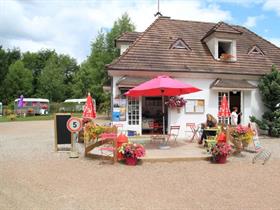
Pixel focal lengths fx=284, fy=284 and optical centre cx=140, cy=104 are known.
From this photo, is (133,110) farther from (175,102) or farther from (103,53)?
(103,53)

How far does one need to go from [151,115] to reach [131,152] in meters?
8.61

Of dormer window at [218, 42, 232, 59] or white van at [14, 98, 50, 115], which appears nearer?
dormer window at [218, 42, 232, 59]

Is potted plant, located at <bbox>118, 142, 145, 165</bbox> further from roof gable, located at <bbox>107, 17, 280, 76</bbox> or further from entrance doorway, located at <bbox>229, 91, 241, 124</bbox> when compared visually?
----
- _What is needed_: Format every line of the rows above as a JSON list of strings, one string per line, skipping blank lines and leaving out the pictures.

- _Answer to the task_:
[
  "Pixel focal lengths fx=284, fy=284 and optical centre cx=140, cy=104 are known.",
  "From this photo, is (133,110) farther from (175,102) or farther from (103,53)?",
  "(103,53)",
  "How far does one need to go from [151,115] to reach [131,152] in meters?",
  "8.61",
  "Of dormer window at [218, 42, 232, 59] or white van at [14, 98, 50, 115], which appears nearer?",
  "dormer window at [218, 42, 232, 59]",
  "Is potted plant, located at <bbox>118, 142, 145, 165</bbox> further from roof gable, located at <bbox>107, 17, 280, 76</bbox> or further from entrance doorway, located at <bbox>229, 91, 241, 124</bbox> when compared visually?"
]